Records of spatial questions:
[START]

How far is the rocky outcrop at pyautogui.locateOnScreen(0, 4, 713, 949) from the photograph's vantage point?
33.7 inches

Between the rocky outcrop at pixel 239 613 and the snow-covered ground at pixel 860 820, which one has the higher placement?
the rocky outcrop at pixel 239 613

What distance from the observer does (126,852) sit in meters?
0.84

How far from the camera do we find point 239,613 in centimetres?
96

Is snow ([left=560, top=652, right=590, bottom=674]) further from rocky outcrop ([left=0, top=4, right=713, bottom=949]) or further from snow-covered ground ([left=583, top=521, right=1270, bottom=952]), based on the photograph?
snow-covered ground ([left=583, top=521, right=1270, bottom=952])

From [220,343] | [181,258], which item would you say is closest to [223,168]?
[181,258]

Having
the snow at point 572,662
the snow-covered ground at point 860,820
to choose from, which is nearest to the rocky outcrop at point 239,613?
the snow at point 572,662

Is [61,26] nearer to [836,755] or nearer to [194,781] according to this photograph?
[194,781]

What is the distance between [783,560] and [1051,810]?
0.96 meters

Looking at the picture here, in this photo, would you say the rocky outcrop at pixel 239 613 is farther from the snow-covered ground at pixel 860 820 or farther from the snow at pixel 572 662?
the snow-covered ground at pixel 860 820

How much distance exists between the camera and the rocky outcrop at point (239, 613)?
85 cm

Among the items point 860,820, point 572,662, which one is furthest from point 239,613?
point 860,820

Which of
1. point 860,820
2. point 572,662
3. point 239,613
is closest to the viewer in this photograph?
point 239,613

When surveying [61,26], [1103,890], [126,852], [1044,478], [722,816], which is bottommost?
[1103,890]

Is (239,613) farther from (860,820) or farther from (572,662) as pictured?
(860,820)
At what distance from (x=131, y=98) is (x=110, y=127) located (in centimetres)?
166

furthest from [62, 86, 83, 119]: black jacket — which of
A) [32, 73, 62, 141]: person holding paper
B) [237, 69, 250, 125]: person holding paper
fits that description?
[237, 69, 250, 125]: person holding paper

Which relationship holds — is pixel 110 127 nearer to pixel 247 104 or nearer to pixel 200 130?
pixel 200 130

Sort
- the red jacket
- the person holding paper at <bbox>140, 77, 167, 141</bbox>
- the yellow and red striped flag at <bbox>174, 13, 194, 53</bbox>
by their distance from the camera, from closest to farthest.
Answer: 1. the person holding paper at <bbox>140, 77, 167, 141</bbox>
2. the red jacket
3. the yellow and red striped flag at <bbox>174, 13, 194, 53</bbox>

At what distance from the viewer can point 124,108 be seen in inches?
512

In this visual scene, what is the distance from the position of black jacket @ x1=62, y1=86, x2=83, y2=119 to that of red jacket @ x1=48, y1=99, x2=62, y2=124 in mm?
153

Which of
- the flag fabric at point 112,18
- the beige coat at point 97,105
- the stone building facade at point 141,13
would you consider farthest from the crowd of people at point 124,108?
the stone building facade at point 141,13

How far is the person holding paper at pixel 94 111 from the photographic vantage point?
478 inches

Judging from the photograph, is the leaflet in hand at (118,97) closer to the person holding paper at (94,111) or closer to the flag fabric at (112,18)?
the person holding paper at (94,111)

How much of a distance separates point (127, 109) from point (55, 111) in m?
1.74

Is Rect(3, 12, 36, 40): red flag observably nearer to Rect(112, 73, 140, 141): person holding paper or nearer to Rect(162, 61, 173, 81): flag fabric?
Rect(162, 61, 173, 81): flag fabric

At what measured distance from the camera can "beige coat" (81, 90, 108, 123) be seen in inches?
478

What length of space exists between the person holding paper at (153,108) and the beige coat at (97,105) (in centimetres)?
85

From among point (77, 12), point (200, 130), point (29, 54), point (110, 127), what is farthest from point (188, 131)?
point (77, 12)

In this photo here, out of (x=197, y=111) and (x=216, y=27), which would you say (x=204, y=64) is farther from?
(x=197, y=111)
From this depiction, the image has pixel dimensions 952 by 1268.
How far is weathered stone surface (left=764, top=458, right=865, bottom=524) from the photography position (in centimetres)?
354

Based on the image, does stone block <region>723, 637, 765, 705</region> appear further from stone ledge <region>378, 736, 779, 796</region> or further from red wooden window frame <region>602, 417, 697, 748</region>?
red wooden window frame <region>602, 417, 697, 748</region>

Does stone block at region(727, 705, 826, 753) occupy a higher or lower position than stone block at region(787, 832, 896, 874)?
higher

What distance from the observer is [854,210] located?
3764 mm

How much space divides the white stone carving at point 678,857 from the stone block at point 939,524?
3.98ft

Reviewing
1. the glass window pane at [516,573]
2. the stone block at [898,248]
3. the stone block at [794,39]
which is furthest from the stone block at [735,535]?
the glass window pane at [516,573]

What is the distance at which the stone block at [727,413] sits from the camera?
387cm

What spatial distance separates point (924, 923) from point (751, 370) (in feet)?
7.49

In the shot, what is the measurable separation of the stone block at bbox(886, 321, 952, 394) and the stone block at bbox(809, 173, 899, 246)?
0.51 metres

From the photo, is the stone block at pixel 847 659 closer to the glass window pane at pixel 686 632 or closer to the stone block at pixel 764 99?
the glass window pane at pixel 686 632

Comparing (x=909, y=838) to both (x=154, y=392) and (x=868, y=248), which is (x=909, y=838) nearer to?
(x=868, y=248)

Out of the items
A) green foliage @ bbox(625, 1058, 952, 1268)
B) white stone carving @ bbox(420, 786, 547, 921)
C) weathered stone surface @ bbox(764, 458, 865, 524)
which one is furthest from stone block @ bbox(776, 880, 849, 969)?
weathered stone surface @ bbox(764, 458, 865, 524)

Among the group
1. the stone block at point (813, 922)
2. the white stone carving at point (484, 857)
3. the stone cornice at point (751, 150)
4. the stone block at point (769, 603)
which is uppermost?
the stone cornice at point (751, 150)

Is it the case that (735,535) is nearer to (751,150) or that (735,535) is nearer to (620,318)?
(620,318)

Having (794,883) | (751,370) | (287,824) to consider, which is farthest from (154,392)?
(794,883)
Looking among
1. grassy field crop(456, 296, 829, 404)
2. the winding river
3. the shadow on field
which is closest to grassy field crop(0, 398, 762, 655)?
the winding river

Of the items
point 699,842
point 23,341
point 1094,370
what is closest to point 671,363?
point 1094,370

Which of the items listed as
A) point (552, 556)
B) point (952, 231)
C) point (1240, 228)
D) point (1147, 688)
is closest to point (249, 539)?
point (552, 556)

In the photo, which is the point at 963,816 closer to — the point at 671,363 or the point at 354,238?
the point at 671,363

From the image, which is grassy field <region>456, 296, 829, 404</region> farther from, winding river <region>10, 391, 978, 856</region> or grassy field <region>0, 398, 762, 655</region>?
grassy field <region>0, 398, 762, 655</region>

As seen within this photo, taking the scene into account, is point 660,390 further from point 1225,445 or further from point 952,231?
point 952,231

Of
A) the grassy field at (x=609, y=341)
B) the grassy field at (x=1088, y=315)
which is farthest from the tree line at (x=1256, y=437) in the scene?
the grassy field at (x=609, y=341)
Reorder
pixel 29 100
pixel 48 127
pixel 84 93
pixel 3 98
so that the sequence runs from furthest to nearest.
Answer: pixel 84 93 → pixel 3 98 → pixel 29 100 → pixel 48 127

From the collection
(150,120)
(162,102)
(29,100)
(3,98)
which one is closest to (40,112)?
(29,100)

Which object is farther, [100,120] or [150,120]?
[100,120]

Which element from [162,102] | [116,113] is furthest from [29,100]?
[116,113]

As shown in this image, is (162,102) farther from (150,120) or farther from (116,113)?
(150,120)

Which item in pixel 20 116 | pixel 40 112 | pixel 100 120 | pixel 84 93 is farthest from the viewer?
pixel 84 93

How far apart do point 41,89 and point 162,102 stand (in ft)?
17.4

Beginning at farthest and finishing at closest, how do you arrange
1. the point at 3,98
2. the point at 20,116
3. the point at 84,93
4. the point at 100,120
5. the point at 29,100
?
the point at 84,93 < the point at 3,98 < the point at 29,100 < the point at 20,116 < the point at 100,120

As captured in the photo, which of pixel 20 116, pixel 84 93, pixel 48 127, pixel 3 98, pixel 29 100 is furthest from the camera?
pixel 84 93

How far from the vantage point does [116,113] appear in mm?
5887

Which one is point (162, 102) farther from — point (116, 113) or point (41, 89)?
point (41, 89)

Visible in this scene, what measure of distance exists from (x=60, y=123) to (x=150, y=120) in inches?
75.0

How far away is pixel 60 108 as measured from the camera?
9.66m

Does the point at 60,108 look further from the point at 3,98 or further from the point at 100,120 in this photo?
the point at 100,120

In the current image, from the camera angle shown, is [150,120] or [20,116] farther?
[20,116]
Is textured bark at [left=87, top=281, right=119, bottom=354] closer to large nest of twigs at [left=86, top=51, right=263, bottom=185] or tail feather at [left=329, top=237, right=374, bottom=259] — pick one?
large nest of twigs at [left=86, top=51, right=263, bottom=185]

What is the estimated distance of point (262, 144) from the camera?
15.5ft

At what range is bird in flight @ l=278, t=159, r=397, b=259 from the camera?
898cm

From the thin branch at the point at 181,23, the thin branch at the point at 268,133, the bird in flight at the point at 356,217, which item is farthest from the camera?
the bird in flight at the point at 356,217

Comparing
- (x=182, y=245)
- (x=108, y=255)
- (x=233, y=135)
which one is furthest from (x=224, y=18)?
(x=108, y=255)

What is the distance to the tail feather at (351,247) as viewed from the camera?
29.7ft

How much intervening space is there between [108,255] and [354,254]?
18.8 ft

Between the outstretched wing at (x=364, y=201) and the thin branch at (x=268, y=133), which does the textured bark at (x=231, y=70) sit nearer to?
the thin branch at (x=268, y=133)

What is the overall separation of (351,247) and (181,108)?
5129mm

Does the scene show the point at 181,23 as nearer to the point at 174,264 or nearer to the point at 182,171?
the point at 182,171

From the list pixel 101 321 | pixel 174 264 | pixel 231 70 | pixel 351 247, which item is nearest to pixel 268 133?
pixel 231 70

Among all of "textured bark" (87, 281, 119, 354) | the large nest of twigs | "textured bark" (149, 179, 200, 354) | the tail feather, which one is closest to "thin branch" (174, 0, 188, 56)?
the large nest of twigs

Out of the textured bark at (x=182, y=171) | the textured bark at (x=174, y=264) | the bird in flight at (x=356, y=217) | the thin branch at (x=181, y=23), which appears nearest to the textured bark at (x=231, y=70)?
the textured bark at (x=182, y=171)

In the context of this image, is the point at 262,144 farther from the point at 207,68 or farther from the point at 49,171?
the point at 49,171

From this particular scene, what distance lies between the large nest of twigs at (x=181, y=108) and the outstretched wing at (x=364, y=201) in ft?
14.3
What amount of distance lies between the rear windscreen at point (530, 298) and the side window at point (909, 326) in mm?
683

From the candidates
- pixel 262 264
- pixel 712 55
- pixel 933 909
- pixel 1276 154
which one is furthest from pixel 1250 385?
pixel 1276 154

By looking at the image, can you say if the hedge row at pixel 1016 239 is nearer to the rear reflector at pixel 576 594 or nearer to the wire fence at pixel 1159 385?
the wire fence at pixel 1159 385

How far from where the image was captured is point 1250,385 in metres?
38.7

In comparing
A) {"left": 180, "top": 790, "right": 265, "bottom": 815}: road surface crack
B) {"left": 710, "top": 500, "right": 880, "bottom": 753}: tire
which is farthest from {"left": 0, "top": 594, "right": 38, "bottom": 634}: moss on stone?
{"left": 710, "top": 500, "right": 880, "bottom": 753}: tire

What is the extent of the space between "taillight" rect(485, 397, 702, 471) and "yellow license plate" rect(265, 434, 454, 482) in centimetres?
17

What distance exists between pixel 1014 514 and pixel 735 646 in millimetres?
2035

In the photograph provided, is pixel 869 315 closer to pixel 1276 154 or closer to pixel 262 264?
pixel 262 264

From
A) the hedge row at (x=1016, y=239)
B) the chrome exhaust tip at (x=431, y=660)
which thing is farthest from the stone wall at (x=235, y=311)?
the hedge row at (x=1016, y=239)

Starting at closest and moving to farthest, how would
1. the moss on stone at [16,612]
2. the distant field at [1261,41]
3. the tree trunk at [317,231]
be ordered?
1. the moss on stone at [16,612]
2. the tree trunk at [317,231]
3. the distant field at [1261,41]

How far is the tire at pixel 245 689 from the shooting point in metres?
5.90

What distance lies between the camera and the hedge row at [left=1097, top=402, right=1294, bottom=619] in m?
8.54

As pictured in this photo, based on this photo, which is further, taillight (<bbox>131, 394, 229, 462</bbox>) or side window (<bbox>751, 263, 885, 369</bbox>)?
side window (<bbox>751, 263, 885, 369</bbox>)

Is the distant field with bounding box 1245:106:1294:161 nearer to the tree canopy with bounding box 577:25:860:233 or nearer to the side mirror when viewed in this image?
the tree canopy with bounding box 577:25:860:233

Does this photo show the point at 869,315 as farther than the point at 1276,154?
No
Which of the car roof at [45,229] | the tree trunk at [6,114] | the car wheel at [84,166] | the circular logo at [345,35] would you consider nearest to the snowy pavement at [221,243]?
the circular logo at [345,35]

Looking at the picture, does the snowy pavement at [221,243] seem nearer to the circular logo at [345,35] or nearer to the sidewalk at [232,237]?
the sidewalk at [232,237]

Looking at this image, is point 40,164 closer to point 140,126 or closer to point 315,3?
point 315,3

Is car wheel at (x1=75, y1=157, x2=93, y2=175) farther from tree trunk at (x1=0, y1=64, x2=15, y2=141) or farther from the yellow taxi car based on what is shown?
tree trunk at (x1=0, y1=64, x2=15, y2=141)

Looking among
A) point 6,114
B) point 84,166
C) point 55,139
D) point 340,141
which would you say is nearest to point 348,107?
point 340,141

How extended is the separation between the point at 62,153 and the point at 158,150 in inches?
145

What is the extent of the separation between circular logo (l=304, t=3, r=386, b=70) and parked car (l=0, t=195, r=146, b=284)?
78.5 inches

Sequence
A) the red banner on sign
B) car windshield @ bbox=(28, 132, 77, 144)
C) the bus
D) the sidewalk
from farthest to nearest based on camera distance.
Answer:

[END]

Write out word for word the part of the material above that begins with the line containing "From [220,343] |" and ends with the line containing "0.96 meters", including both of those lines.

From [220,343] | [181,258], which item would you say is closest to [223,168]?
[181,258]

Having
the snow at point 572,662
the snow-covered ground at point 860,820
to choose from, which is nearest to the rocky outcrop at point 239,613?
the snow at point 572,662

Is [61,26] nearer to [836,755] or nearer to [194,781] according to this photograph?
[194,781]

What is the distance between [783,560] and [1051,810]?
0.96 meters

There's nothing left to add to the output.